About 24% of the MLB regular season is in the books. The Astros, Yankees, and Nationals currently reign supreme. Familiar names Mike Trout, Bryce Harper, and Chris Sale top the WAR leaderboards. Though we’re only in mid-May, there’s a subset of players who can’t help but look ahead: those eligible for free agency after the season. Here, we attempt to rank the projected free agents based on their earning power. For the full list of 2017-18 MLB free agents, click here.

1. Yu Darvish. Nine starts into his season, Darvish is not quite in vintage form. His 2.76 ERA ranks 11th in the American League, though strikeouts are down and walks are up. The key stat might be his 58 2/3 innings pitched, good for a second-place tie in the league. Darvish’s second career 200-inning campaign would quiet concerns after his 22-month Tommy John layoff, possibly leading to the largest contract of the winter. In the short term, the question is whether Darvish will be traded this summer. The Rangers have climbed into the Wild Card discussion with an eight-game winning streak, though they’re already eight games behind the Astros for the division lead.

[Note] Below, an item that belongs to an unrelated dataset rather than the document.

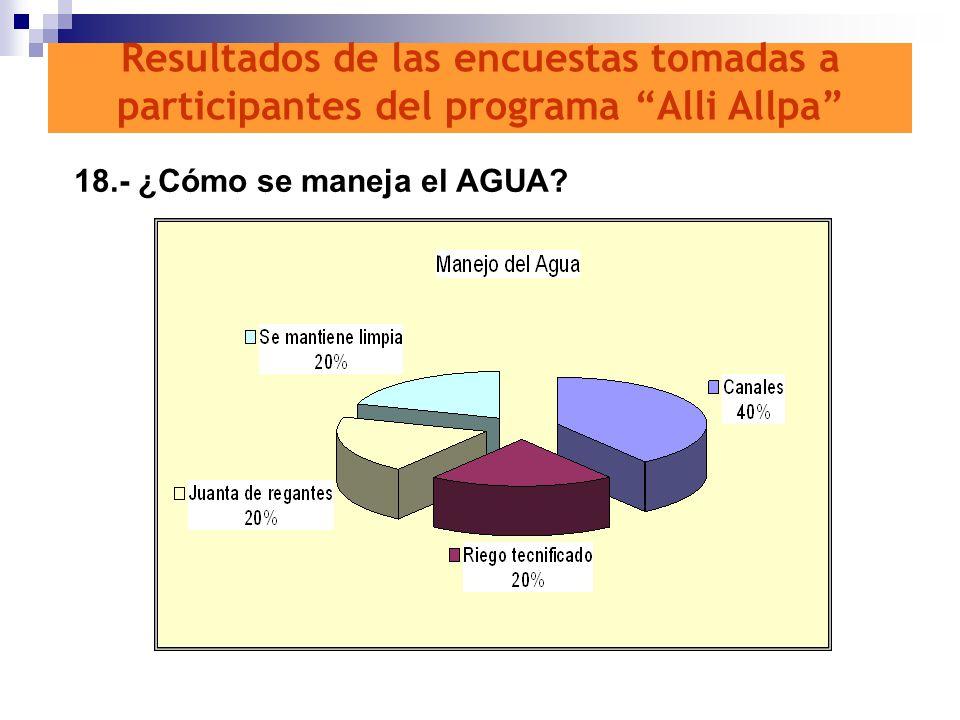 18.- ¿Cómo se maneja el AGUA? Resultados de las encuestas tomadas a participantes del programa Alli Allpa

2. Johnny Cueto. In the early going of 2017, Cueto has posted his worst ground-ball rate since his 2008 rookie season. He’s allowing home runs twice as often as last year and also has an abnormally low strand rate, leading to a 4.50 ERA. I think his numbers will be fine in the end, and he’ll opt out of his remaining four years and $84MM. The Giants may attempt to extend Cueto prior to that point, or they could wind up trading him this summer. The slow-starting club already faces an uphill battle to reach the playoffs.

3. Jake Arrieta. As Jeff Sullivan of FanGraphs put it in the headline of his article this week, “Jake Arrieta Has Not Been Good.” The surface statistical reasons bear some similarity to Cueto: ground-balls are down, home runs are up, and he’s been stranding fewer runners on the bases. 5.44 ERA notwithstanding, Arrieta is still a quality pitcher in his present form. He may settle in as a sub-4.00 ERA number three-type starter, which would only be disappointing compared to the dizzying heights of his 2015 Cy Young season. Darvish, Cueto, and Arrieta should all by vying for five-year deals, and may shuffle spots in these rankings all year long.

4. Jonathan Lucroy. Since we last checked in, Lucroy’s bat has come alive with a .328/.380/.469 line in 71 plate appearances. Talking to Evan Grant of the Dallas Morning News, Lucroy did not attribute his April struggles to his impending free agency, as you’d expect him to say. On the defensive side, Samuel Hale of WFAA wrote an article contending that Lucroy “used to be an elite framer, but that time has passed.” Lucroy’s pitch framing numbers will be worth monitoring as we try to assess whether he will receive the largest contract for a catcher in free agent history.